Parfois, comme sur Vaud, on incarcérait surtout des femmes, celles qui s’adonnaient à la prostitution, ou qui ont eu des enfants hors mariage. A Neuchâtel, les chercheurs ont constaté à l’inverse que les internés étaient majoritairement des hommes, détaille Anne-Françoise Praz, historienne de l’Université de Fribourg.

On remarque aussi des différences entre villes et campagnes. Dans les zones urbaines, l’alcoolisme était vu comme une maladie psychiatrique. A la campagne, ce terme désignait les gens qui n’avaient pas de travail.

Certains cantons disposaient de lois spécifiques, votées par le peuple, comme Vaud et Zurich. D’autres n’en avaient pas, comme à Genèveou Fribourg; ce qui n’empêchait pas les autorités de ces cantons d’incarcérer sous le couvert d’autres lois, comme des lois contre l’alcoolisme.

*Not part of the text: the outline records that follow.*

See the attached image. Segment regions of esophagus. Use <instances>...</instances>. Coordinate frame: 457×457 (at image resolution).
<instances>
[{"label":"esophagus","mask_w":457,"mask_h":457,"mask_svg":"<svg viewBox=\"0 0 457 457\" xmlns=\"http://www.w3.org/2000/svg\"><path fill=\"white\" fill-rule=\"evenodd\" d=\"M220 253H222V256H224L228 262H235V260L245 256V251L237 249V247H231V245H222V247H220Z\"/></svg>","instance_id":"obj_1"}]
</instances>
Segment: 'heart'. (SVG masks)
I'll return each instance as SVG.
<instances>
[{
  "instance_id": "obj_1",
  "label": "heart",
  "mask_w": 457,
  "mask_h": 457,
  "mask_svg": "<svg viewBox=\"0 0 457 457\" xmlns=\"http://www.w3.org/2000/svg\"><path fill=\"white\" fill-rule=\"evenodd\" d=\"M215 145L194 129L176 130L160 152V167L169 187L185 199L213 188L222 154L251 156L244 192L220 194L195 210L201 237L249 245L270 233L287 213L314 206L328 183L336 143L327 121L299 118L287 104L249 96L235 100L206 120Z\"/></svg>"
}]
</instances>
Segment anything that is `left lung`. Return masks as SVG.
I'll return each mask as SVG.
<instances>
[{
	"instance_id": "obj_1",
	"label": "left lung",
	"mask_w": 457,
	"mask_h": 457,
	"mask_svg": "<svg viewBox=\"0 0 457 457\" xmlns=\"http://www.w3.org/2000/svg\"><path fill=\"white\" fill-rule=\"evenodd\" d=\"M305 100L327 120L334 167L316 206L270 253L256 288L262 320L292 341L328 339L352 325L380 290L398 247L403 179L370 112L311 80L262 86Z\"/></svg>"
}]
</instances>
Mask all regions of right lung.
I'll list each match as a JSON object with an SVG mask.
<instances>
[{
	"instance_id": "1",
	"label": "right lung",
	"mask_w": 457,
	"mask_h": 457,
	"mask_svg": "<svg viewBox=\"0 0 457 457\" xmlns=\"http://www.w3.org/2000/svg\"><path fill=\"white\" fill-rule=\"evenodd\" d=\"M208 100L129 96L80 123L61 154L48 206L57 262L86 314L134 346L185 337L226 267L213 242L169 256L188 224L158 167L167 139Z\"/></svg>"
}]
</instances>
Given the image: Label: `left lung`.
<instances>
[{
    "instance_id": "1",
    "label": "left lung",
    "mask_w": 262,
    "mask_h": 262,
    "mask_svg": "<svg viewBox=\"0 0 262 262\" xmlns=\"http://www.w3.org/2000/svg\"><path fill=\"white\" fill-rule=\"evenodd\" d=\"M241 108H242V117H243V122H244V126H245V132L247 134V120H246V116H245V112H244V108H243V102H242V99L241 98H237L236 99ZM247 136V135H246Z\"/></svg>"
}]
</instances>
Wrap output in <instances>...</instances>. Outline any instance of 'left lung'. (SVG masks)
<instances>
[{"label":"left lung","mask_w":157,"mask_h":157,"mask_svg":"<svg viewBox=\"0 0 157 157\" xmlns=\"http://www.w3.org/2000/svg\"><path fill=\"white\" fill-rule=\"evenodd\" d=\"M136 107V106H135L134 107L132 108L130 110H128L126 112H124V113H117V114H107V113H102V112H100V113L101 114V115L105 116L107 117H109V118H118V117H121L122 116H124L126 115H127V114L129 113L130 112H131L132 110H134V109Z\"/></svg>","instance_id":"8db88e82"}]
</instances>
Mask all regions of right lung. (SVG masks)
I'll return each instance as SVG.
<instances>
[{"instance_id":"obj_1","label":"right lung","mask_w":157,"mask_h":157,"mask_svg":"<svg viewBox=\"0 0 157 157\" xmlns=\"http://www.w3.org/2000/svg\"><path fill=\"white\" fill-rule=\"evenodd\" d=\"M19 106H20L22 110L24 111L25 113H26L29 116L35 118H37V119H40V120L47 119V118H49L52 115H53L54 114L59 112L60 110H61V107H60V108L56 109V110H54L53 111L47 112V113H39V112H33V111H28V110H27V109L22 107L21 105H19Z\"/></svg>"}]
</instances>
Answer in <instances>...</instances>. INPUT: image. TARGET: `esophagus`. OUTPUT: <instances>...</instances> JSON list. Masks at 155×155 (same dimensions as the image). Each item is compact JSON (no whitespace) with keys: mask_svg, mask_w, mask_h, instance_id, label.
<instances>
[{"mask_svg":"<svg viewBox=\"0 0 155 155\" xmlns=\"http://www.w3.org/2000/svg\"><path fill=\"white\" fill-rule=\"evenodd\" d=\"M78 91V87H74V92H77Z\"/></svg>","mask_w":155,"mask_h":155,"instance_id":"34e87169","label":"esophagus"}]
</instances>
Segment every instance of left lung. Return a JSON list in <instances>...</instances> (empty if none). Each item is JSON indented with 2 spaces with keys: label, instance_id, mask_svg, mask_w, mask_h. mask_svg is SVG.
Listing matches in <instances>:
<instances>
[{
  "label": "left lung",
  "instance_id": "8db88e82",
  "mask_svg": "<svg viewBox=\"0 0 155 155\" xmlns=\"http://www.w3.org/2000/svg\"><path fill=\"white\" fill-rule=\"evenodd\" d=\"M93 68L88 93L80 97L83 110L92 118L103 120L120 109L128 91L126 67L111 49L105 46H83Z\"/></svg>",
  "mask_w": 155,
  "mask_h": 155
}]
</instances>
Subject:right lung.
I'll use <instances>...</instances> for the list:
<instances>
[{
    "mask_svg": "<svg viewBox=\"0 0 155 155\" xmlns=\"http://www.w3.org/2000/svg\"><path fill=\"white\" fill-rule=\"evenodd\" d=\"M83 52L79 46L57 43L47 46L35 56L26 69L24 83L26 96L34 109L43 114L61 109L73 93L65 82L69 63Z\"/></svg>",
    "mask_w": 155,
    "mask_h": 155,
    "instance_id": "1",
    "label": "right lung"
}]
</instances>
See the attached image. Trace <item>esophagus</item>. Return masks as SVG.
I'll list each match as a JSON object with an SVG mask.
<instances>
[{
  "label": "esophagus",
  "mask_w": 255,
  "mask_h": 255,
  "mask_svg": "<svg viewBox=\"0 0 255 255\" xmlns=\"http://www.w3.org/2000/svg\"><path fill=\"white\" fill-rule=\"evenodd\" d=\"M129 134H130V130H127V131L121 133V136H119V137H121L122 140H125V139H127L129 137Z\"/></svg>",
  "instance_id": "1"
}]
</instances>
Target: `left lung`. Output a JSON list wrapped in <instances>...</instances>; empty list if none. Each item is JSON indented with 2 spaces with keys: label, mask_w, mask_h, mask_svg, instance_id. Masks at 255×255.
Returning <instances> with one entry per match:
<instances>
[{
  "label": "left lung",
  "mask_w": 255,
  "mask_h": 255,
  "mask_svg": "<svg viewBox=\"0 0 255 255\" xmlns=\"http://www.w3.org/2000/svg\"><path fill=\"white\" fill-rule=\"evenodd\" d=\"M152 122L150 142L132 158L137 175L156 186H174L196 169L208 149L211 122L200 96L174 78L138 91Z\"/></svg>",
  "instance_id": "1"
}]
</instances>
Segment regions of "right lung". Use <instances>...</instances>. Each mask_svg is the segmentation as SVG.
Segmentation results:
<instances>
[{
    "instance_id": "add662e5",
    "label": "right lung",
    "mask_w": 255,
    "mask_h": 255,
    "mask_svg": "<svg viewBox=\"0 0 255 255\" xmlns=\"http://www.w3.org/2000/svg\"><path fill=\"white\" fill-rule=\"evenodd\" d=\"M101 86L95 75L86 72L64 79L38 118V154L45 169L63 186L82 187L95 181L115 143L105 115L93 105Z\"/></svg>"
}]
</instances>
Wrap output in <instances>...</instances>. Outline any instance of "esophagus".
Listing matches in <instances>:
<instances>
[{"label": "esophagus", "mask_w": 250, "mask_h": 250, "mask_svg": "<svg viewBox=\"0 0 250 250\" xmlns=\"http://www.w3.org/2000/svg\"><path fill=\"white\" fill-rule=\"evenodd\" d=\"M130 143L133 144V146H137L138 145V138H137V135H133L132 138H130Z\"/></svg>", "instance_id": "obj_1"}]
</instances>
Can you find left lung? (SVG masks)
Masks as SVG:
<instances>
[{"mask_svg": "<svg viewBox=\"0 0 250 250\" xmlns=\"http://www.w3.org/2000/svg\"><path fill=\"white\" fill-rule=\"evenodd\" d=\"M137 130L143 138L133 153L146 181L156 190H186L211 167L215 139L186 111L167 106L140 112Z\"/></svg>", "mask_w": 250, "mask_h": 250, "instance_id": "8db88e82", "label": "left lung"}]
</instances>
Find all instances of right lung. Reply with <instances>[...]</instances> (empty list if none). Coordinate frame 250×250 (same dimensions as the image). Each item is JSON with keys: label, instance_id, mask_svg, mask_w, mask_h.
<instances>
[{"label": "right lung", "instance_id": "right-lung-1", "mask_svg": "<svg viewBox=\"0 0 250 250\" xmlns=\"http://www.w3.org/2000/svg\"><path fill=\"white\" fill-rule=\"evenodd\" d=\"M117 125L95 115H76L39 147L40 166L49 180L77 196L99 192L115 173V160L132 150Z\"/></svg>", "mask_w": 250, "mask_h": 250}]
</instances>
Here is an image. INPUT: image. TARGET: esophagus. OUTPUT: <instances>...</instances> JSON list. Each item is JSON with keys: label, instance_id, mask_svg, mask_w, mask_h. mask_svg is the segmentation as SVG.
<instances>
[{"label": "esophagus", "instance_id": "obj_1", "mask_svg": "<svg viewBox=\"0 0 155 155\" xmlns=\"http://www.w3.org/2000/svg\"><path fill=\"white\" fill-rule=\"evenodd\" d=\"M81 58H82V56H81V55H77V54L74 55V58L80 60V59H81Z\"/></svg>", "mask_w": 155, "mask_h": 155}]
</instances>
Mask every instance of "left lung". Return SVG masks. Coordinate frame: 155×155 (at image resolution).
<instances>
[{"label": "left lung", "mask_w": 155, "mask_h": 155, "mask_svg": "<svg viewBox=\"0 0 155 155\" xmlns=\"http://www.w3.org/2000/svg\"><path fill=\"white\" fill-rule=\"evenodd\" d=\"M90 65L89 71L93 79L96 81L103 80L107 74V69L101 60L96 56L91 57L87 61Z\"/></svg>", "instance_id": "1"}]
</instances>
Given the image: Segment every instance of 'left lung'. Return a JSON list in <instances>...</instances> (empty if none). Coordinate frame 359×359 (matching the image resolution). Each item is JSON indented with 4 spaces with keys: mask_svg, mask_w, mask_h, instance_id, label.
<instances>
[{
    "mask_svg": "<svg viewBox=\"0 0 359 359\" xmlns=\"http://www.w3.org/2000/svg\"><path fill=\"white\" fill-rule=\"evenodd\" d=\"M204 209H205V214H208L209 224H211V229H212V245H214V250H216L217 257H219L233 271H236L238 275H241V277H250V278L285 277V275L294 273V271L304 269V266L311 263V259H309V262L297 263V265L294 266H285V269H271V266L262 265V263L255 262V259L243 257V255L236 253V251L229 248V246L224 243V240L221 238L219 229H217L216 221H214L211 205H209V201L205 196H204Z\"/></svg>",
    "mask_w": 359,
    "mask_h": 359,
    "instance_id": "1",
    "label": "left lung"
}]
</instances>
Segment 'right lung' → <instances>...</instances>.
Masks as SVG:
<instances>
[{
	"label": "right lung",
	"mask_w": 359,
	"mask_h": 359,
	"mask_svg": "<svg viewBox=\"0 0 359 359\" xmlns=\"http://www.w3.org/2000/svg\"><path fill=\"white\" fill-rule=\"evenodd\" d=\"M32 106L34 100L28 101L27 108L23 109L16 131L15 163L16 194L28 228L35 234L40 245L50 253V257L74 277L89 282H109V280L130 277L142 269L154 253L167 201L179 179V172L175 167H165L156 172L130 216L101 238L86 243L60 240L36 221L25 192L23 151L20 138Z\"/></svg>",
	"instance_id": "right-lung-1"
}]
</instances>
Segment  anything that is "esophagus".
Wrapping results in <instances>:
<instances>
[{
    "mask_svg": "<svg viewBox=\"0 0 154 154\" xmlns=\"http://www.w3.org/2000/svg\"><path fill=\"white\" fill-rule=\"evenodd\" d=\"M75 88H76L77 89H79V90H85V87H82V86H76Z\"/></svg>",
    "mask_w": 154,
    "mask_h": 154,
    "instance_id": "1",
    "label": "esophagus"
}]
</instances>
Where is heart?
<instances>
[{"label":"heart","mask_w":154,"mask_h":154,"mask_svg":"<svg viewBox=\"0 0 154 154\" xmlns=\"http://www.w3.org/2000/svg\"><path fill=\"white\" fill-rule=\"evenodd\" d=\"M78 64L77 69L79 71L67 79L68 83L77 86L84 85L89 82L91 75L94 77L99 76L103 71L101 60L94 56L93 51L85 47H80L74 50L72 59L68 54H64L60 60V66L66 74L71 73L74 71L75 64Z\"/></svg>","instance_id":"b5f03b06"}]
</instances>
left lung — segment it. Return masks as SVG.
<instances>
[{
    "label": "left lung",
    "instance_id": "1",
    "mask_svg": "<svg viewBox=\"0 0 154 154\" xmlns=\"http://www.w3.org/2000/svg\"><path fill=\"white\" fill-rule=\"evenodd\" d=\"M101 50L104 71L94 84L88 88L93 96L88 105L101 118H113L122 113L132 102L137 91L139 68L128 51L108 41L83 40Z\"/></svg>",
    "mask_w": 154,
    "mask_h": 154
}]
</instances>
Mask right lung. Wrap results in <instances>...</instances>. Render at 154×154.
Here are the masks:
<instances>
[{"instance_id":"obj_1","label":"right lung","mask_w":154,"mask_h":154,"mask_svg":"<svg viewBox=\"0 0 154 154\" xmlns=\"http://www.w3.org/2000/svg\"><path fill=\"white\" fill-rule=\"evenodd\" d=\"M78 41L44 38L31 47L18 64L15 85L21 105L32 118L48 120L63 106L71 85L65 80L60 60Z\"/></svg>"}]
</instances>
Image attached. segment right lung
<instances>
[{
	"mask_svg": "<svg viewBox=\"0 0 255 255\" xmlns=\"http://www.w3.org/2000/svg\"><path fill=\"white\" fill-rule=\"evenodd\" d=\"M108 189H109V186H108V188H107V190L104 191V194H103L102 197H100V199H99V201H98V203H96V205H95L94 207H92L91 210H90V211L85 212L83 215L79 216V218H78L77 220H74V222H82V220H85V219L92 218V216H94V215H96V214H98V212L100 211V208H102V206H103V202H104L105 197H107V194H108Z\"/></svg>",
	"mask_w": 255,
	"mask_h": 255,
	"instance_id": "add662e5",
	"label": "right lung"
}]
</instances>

Les pratiques judiciaires étaient également très variées. Sur Vaud par exemple, les décisions d’internement étaient prises par une commission comptant des médecins, des psychiatres, des gouvernants. Des associations pouvaient faire recours. A Fribourg, les communes demandaient directement aux préfets l’internement des “éléments perturbateurs”, et ces derniers prenaient leur décision seuls.

Traumatismes

Quels étaient les critères pour interner? “La dangerosité et la curabilité d’une personne. Nous sommes d’ailleurs encore aujourd’hui concernés par ces thématiques”, relève Jacques Gasser. La société se questionne sur la façon de se protéger. Les personnes incarcérées étaient toutefois loin d’être comparables à des meurtriers dangereux.

Cela a conduit à de véritables traumatismes, comme le montrent les nombreux entretiens menés avec des victimes d’internements abusifs, indique l’historien bâlois Martin Lengwiler. Certaines personnes ont été enfermées pendant des années avec des criminels condamnés, comme dans les prisons de Bellechasse (FR) et Hindelbank (BE).

Mi-2019

Les recherches vont se poursuivre. Les travaux finaux devraient être présentés à la mi-2019, a annoncé le président de la commission, l’ancien conseiller d’Etat zurichois Markus Notter. Des publications sont prévues. Trente personnes y travaillent à temps partiel, avec un budget de 10 millions de francs.

Le Fonds national suisse se penchera également sur la question, mais se concentrera sur la problématique des enfants placés dans des familles paysannes ou des foyers. Ce programme de recherche devrait débuter au printemps, selon Markus Notter. Il disposera de 10 millions de francs.

Excuses et fonds

Ces dernières années, des efforts en vue de la réhabilitation des victimes ont été faits. Un fonds d’aide immédiate a été créé par la Confédération. La ministre de la justice Simonetta Sommaruga a demandé pardon au nom du Conseil fédéral et une loi reconnaissant l’injustice est entrée en vigueur en 2014.

Le 1er avril, elle sera remplacée par une autre loi, qui prévoit des travaux scientifiques et un fonds de 300 millions de francs. Ce fonds permettra aux bénéficiaires de toucher en moyenne 20 à 25’000 francs chacun. Entre 12’000 et 15’000 victimes encore en vie sont concernées.